## READING PASSAGE

Chesapeake & Ohio Railway Co. v. Rowsey's Admr.

108 Va. 632 | Va. | 1908

Keith, P.,

delivered the opinion of the court.

This is an action brought by Rowsey’s administrator against the Chesapeake and Ohio Railway Company, to recover damages for the death of his intestate, alleged to have been caused by the negligent act of the defendant company.

Plaintiff’s intestate was a brakeman upon the Chesapeake and Ohio Railway, and at a point upon its line some distance west of Charlottesville,- near Ivy station, the public highway crosses the railroad upon a bridge. Plaintiff’s intestate was struck on the head by this bridge, and died in a short time thereafter; and the negligence alleged is that the bridge, which it was the duty of the defendant company to keep in a reasonably safe condition, was so low as to be dangerous.

The plaintiff recovered a judgment against the defendant, to which a writ of error was awarded, and the first error assigned is to the action of the court in overruling the demurrer to the declaration and the four counts thereof.

It is unnecessary to pass upon the second and third counts, as the jury were directed not to consider them. The demurrer *637to the first and fourth counts is because they do not state with sufficient precision wherein the negligence of the defendant company with reference to the construction and maintenance of this overhead bridge consisted.

The averment of the declaration upon this point is that the defendant, “Rot regarding its duty in this behalf, so carelessly and negligently conducted itself that it failed and omitted to use proper care to provide a reasonably safe place for the said G. W. Rowsey to discharge his duties as aforesaid, and failed and omitted to use due and proper care in the construction and maintenance of its railway and the structures connected therewith, and carelessly and negligently procured, caused and permitted the space between the tender and cars of said train and the bottom of the said overhead bridge to be and remain unreasonably dangerous and low, so that the said bridge was in dangerous proximity to the tops of the said cars and tender, to-wit: * * * feet therefrom, so as to unreasonably imperil the life of the said G. W. Rowsey * * * .”

We are of opinion that this was sufficient to give the defendant notice of the cause of action which it was required to meet. Merely to have said, that the overhead bridge was dangerous might have been amenable to the objection insisted upon by counsel for plaintiff in error; but to say, that it was dangerous because it was too low, points out the particular in which the defendant company had been negligent — that it had constructed and maintained the bridge so low as to be dangerous and thereby imperil the lives of those of its employees who were required to pass under it.

Another objection urged here to the declaration is, that it does not comply with section 1294-d (361 of the Code, which provides as follows: “Where any railroad track passes under any bridge, tunnel or structure, not sufficiently high to admit of the safe passage of cars upon such railroad tracks, with the servants and employees standing at their posts of duty on said cars, the person or persons, firm or corporation, operating said *638railroad and running its trains thereon, shall erect and maintain, at proper distances on each side of such bridge, tunnel or structure, warning signals of approved design and in general use, to warn the servants or employees, or those operating such railroads, of the approach of said bridge, and the failure to erect and maintain such danger signals shall make those operating such railroads liable in damages for the death or injury of any employee or servant resulting from the insufficient height of such bridge, and no contract, expressed or implied, and no plea of, or defense based upon, the contributory negligence of the servant or employee shall relieve those operating such railroad of the liability imposed hereby.”

## PROMPT 1
Answer these questions about the court opinion:
(a) What position did Rowsey hold on the Chesapeake and Ohio Railway?
(b) Near which station does the public highway cross the railroad on a bridge?
(c) Which counts of the declaration was the jury told not to consider?
## PROMPT 2
In the court opinion, copy the stretch from "This is an action" through "the defendant company.", switching "negligent act" to "careless act".

## RECORDS SHOWN
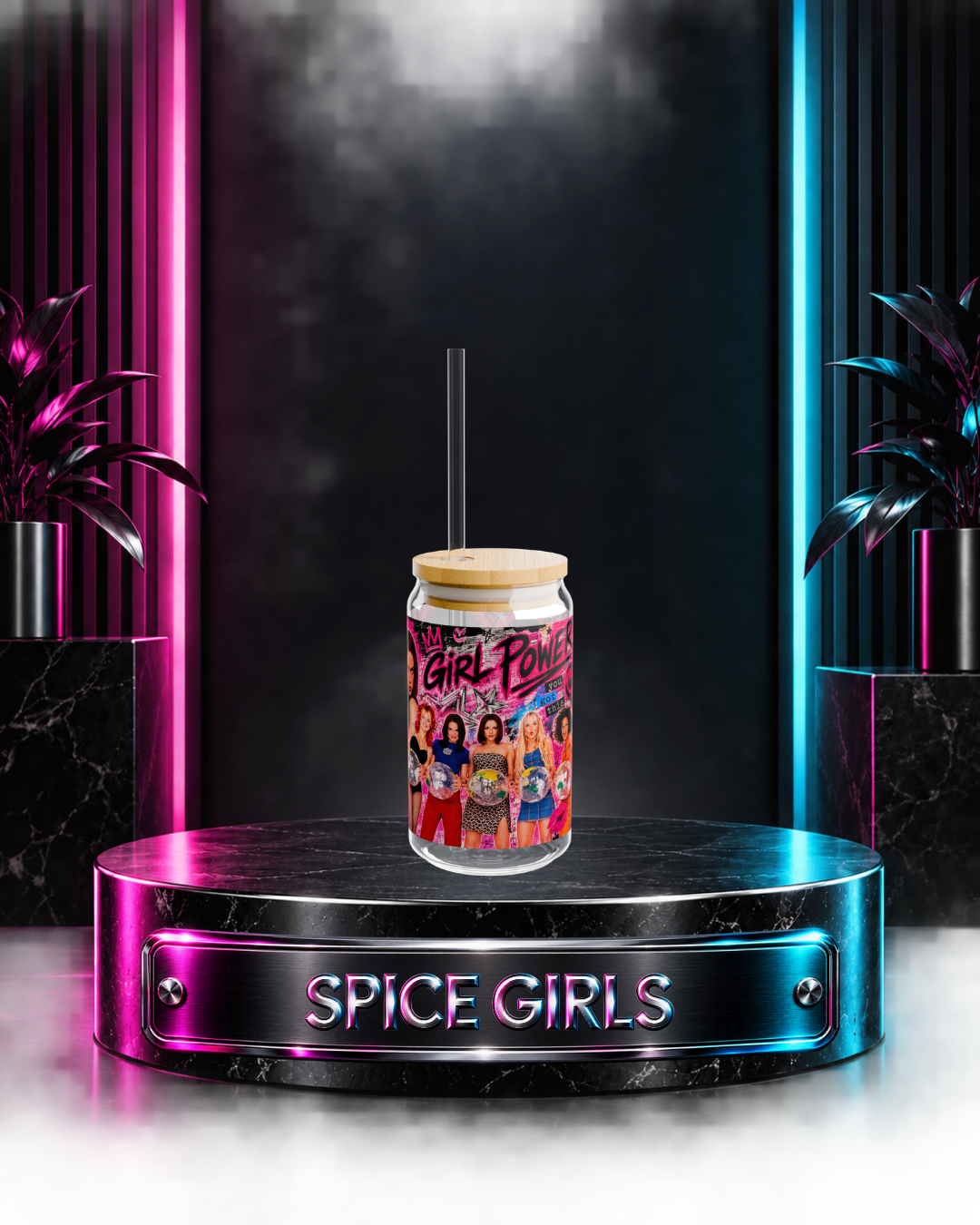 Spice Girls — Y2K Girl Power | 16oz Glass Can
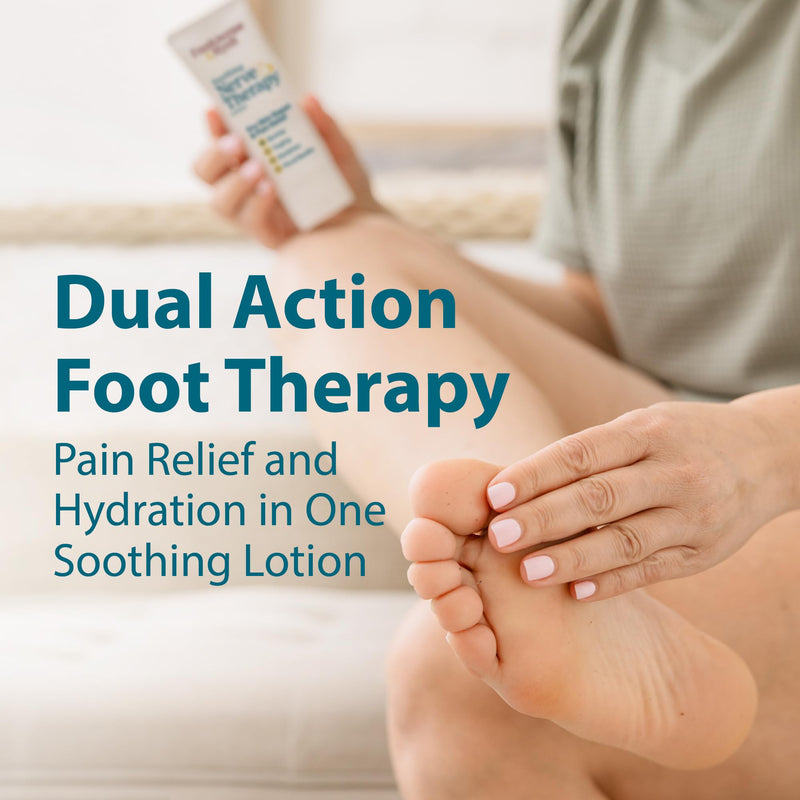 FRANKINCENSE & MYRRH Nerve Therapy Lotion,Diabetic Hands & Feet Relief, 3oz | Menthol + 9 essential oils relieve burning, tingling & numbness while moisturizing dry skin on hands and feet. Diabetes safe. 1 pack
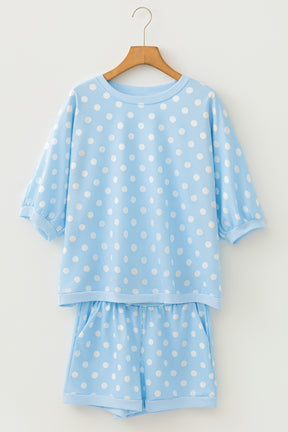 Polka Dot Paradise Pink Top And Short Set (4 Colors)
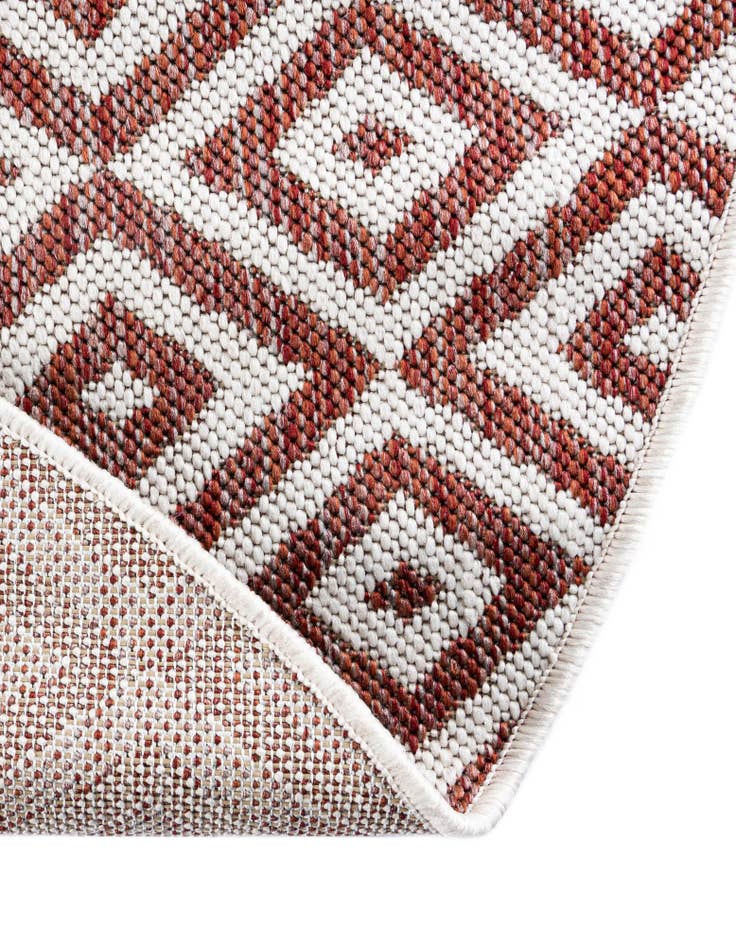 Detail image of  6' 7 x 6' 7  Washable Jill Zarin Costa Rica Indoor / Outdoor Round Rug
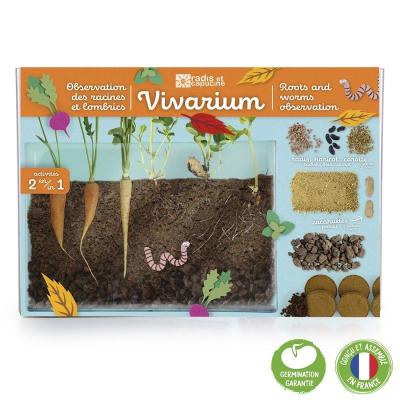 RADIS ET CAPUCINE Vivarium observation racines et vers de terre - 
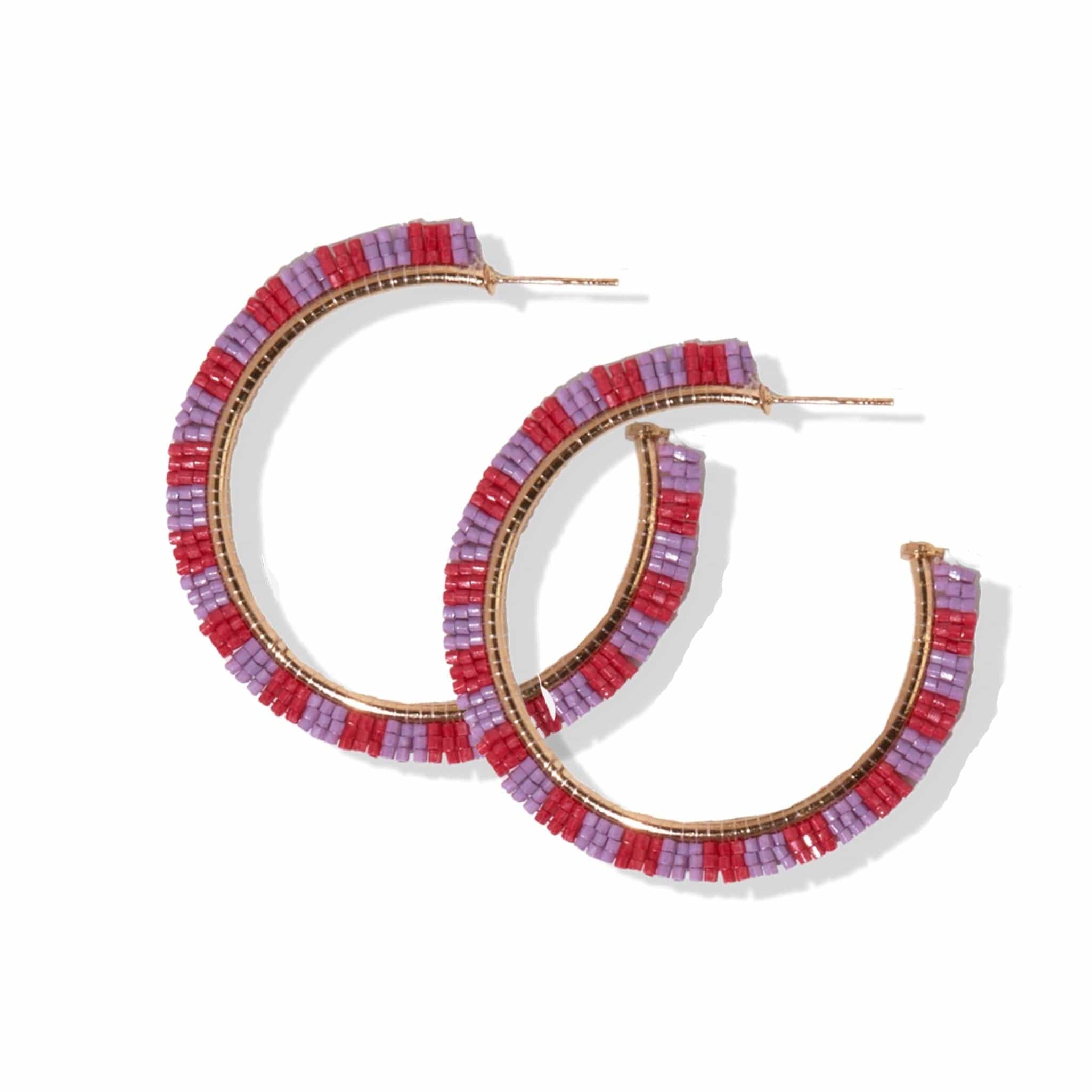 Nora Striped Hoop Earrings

## EXPECTED ANSWER 1
(a) He was a brakeman.
(b) Near Ivy station, some distance west of Charlottesville.
(c) The second and third counts.

## EXPECTED ANSWER 2
This is an action brought by Rowsey’s administrator against the Chesapeake and Ohio Railway Company, to recover damages for the death of his intestate, alleged to have been caused by the careless act of the defendant company.